If anything Charlotte Street Capital is becoming larger and more expansive, and, depending on how much more work the founders can take on before the strain of handling too many investments with such a small team begins to show, there are plenty more investable opportunities out there that would be a good fit for their investing profile. The founders have chosen not to operate a fund but to rely on a network of friends and contacts to source investment opportunities, acting more like co-founders than fund managers.
It will be interesting to see if Charlotte Street Capital formalise their investment approach by launching a fund, or whether they stick to the format of being entrepreneurs who are prepared to invest. A lot of the bets that they have placed show a great deal of faith in technology, the importance of user experience, and their own ability to spot talent, join the team or board, and deliver tangible results or improvements that can improve a company’s chances of success.

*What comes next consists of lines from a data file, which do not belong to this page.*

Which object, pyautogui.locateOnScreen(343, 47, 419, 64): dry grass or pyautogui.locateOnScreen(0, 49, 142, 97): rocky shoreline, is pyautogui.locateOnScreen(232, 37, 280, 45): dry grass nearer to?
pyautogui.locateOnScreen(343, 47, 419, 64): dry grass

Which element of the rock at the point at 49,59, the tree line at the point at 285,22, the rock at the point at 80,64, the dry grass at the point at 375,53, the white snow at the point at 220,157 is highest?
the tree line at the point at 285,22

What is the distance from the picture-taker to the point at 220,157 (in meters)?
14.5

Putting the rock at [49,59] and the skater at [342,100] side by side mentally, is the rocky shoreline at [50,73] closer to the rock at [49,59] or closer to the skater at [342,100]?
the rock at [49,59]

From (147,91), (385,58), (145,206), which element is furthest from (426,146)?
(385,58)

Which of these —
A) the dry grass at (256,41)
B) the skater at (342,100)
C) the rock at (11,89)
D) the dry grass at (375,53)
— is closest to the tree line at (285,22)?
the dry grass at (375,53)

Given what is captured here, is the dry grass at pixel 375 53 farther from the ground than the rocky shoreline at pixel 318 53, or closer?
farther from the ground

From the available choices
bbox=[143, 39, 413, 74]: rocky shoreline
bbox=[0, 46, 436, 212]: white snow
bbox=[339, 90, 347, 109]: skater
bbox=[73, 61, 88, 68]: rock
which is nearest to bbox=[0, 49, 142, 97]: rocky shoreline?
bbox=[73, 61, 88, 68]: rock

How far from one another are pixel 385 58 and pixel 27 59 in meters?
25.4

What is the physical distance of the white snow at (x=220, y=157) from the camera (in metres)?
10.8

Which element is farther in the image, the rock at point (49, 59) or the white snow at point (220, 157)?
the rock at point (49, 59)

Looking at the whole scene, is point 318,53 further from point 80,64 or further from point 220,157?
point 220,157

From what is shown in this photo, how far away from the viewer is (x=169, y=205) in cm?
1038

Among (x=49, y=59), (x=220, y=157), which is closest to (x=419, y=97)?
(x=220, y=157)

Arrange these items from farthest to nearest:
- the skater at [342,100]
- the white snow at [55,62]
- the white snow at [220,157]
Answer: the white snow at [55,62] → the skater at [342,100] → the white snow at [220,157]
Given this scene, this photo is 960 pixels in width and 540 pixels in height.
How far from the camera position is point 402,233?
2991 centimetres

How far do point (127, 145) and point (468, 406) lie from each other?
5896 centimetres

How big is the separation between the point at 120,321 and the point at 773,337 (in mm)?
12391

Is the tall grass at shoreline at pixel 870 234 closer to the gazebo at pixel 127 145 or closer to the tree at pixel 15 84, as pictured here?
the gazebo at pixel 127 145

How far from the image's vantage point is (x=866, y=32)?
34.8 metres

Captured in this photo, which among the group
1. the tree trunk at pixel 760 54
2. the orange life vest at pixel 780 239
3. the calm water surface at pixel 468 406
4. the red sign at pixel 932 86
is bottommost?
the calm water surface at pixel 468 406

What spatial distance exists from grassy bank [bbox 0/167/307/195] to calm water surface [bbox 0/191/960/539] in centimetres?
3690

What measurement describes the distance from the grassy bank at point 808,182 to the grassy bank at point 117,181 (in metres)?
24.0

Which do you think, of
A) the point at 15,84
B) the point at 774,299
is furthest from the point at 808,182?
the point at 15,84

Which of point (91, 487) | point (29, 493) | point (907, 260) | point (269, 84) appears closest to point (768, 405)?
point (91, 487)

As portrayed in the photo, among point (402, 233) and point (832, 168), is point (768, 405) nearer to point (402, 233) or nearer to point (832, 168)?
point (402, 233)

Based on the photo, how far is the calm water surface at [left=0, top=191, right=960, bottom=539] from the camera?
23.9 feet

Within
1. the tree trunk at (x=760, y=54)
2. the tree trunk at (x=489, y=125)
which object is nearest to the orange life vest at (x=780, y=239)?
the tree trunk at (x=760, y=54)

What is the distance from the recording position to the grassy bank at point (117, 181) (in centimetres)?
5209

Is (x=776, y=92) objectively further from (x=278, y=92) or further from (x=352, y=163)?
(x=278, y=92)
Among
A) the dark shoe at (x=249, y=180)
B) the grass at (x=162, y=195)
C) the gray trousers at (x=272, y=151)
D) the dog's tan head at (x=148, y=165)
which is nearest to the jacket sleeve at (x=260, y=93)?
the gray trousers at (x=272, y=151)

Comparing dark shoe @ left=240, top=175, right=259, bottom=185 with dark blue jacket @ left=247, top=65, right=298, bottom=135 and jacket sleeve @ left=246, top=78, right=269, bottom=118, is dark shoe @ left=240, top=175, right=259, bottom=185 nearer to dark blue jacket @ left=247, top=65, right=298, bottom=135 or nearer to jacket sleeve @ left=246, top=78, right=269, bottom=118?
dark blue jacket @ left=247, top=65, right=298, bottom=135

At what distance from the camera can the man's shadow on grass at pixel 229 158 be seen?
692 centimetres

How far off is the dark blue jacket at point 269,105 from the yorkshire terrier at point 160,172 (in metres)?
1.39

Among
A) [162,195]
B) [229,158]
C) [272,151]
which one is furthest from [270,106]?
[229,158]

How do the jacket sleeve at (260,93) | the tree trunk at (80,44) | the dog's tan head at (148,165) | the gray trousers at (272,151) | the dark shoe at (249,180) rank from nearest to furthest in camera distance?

The team certainly have the track record and presumably the funds to continue to operate in this way; its possible one of their portfolio might scale far more quickly than the others, demand more attention, start to dominate its marketplace and achieve a stupendous valuation or exit to a major player; after all, something similar happened to Jones’ start-up Smarts, which was purchased by Nasdaq.
The difficulties and risks associated with both venture capital and early stage tech start-ups means that inevitably there will be many companies and investments that fail. The hope is that some investments will be successful and, if a “unicorn” company is created then the rewards for the early backers are almost unparallelled, certainly financially, by almost any other industry. Charlotte street are an observant bunch who seem to have their fingers on the pulse, plus a wealth of experience in sales, marketing, product development and tech that means they and the teams they invest into could really make something special happen.